+++ Data shown +++

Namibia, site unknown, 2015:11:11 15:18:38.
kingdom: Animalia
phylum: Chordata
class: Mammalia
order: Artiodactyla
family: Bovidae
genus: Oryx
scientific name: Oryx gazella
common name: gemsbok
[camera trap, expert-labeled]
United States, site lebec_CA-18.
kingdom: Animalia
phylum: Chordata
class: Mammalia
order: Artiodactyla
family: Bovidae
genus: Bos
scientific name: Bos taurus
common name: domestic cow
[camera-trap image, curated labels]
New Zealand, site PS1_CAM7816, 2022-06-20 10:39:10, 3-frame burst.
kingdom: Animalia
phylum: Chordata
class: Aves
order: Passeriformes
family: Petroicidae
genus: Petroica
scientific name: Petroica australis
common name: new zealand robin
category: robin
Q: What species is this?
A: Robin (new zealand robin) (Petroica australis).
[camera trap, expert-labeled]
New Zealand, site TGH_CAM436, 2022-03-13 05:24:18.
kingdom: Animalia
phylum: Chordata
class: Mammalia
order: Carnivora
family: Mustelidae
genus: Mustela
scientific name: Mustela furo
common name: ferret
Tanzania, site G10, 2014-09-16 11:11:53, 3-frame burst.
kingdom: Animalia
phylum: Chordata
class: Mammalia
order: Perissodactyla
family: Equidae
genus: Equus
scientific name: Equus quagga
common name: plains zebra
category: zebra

+++

» What is needed
The records above need to be transcribed in full. Keep every character unchanged.

» Written solution
Namibia, site unknown, 2015:11:11 15:18:38.
kingdom: Animalia
phylum: Chordata
class: Mammalia
order: Artiodactyla
family: Bovidae
genus: Oryx
scientific name: Oryx gazella
common name: gemsbok
[camera trap, expert-labeled]
United States, site lebec_CA-18.
kingdom: Animalia
phylum: Chordata
class: Mammalia
order: Artiodactyla
family: Bovidae
genus: Bos
scientific name: Bos taurus
common name: domestic cow
[camera-trap image, curated labels]
New Zealand, site PS1_CAM7816, 2022-06-20 10:39:10, 3-frame burst.
kingdom: Animalia
phylum: Chordata
class: Aves
order: Passeriformes
family: Petroicidae
genus: Petroica
scientific name: Petroica australis
common name: new zealand robin
category: robin
Q: What species is this?
A: Robin (new zealand robin) (Petroica australis).
[camera trap, expert-labeled]
New Zealand, site TGH_CAM436, 2022-03-13 05:24:18.
kingdom: Animalia
phylum: Chordata
class: Mammalia
order: Carnivora
family: Mustelidae
genus: Mustela
scientific name: Mustela furo
common name: ferret
Tanzania, site G10, 2014-09-16 11:11:53, 3-frame burst.
kingdom: Animalia
phylum: Chordata
class: Mammalia
order: Perissodactyla
family: Equidae
genus: Equus
scientific name: Equus quagga
common name: plains zebra
category: zebra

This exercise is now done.